Adding to that, another factor I think about it is that the Initial Driver puts a StoryMind at rest out of whack; brings attention to the Mind that an inequity exists.

Once that Driver disrupts the mind, there are two forces at play from an Objective POV: One force that sees a target which would bring that inequity back into balance, and a force that wants to avoid and/or prevent the inequity from coming into balance. For good or bad, that second force is basically okay with the inequity, or the perspective is that it’s not so big of a problem that there is motivation to pursue the Goal.

Compare it to a Steadfast character. It’s not that there is no inequity for an Antagonist, it’s that there’s a POV which is OKAY with the inequity. In Back to the Future, the Steadfast MC perspective describes the dilemma of a situation in which on one hand, one shouldn’t put themselves on the line in order to stave off future rejection. But at the same time, one should choose to be open-minded to realize their full potential.
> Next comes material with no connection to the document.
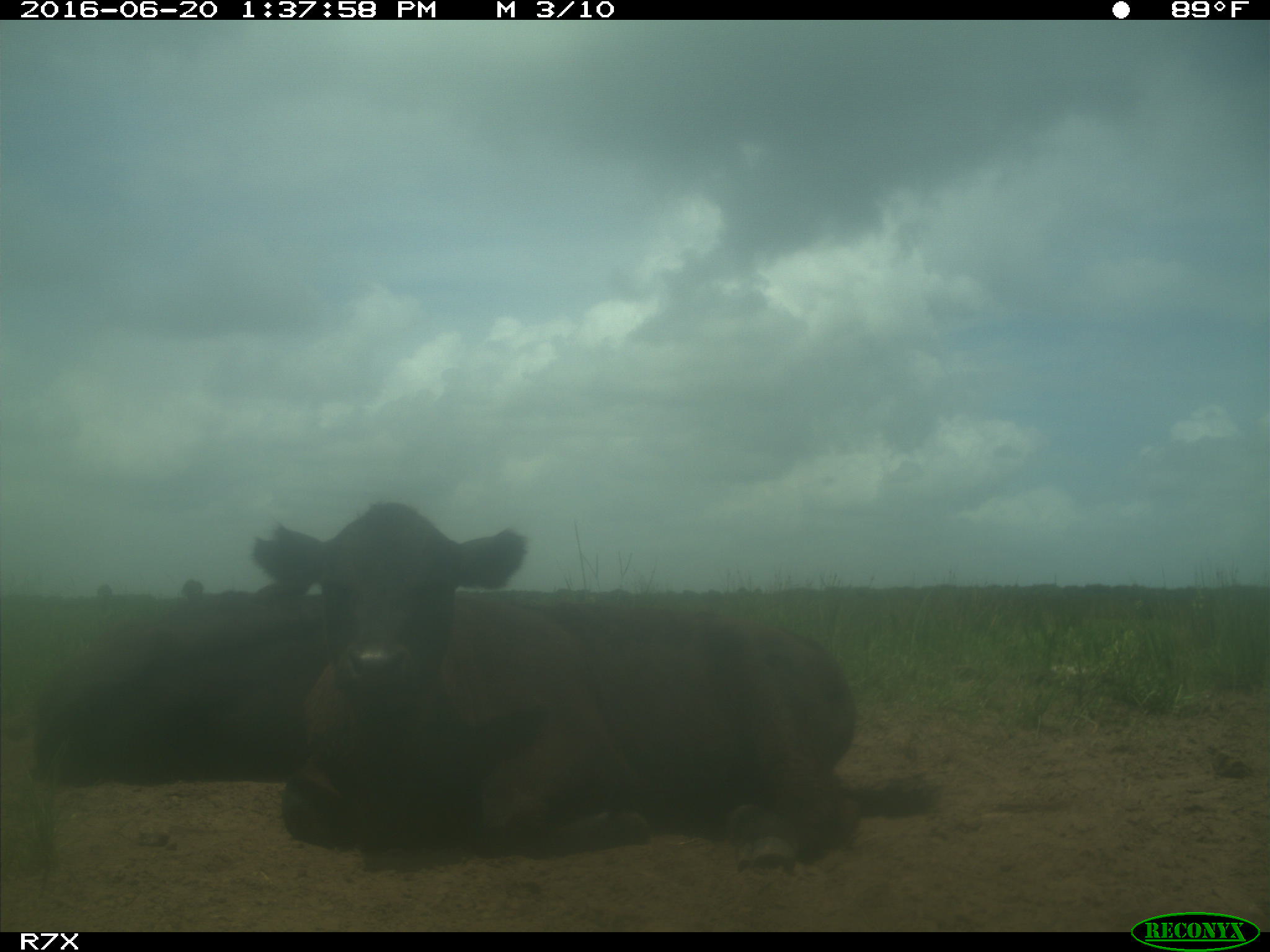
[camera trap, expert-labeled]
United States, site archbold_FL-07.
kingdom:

It’s a bit of a hypocritical place to be coming from… but the subjective stance is that it’s okay to be in that place. Marty represents this perspective in the storytelling, and we see that not only does he live with that duality unmoved, it’s his unchanging source of drive! An opposing POV might influence Marty to realize that he’s a bit of a hypocrite… and it does! From the IC POV… but it only serves as motivation for him to stay the course (not unlike a Protagonist vs. Antagonist).

There’s a great question on Subtext that asks if the MC’s personal issues slow down the plot or not… and in that sense, you can almost see certain MC’s as mini antagonists to their own Protagonist (which in most cases is the same Player).
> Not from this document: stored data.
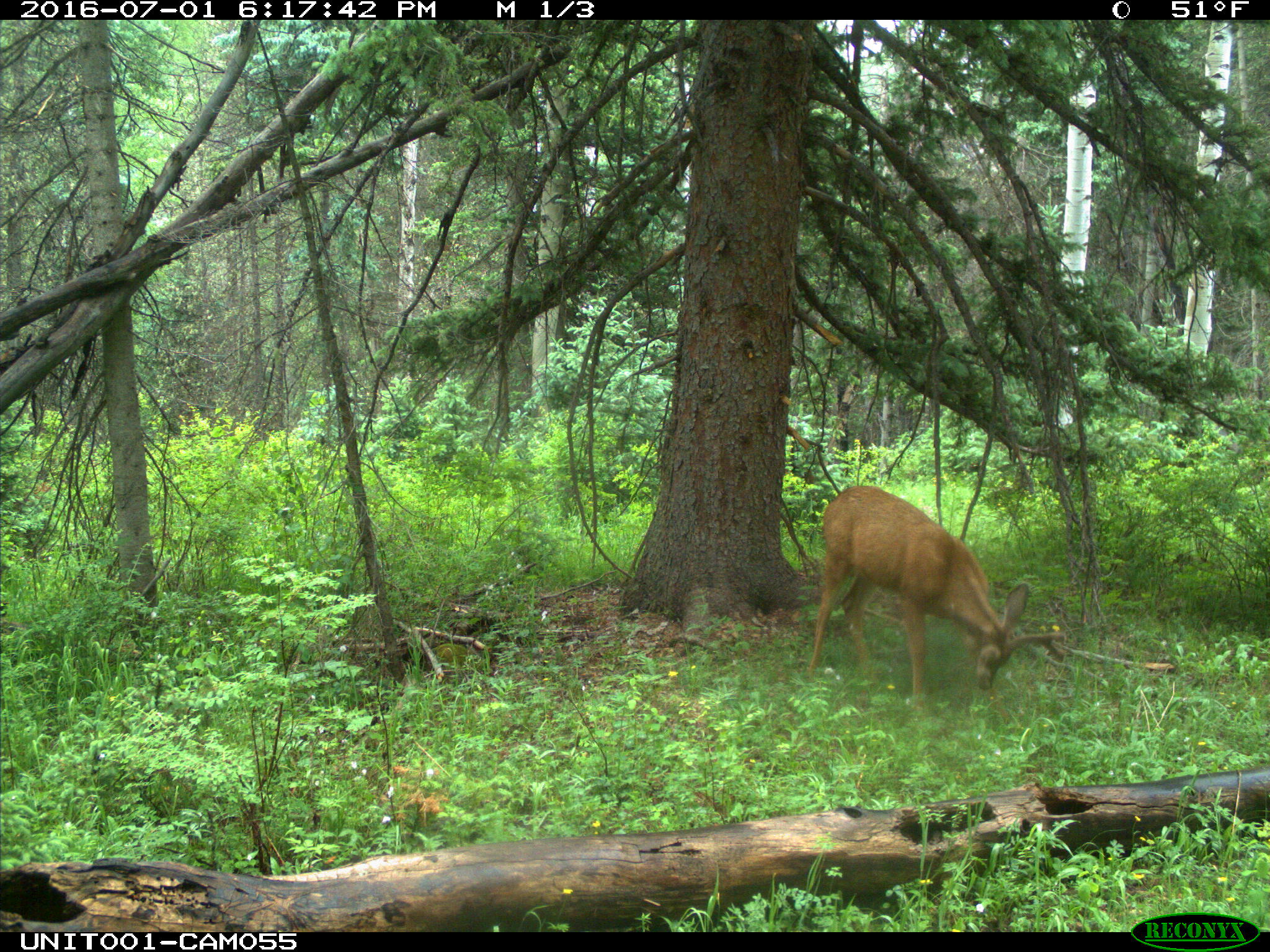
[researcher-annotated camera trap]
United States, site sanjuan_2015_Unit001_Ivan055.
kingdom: Animalia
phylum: Chordata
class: Mammalia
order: Artiodactyla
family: Cervidae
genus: Odocoileus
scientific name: Odocoileus hemionus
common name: mule deer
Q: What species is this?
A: Odocoileus hemionus (mule deer).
@jhull’s recent update to The Matrix points out that Neo’s issues slow down the plot. If the Goal is Obtaining, breaking free… and Neo as MC has to balance his self-doubts with his personal truth. Neo as MC almost the dynamic of a mini Antagonist for a while. (Of course the MC is not tied up in the OS, but just using the forces at work as a comparison).

So, I’m not sure it’s so cut and dry in terms of keeping things the status quo… and likely why there’s debate over James Bond and the like.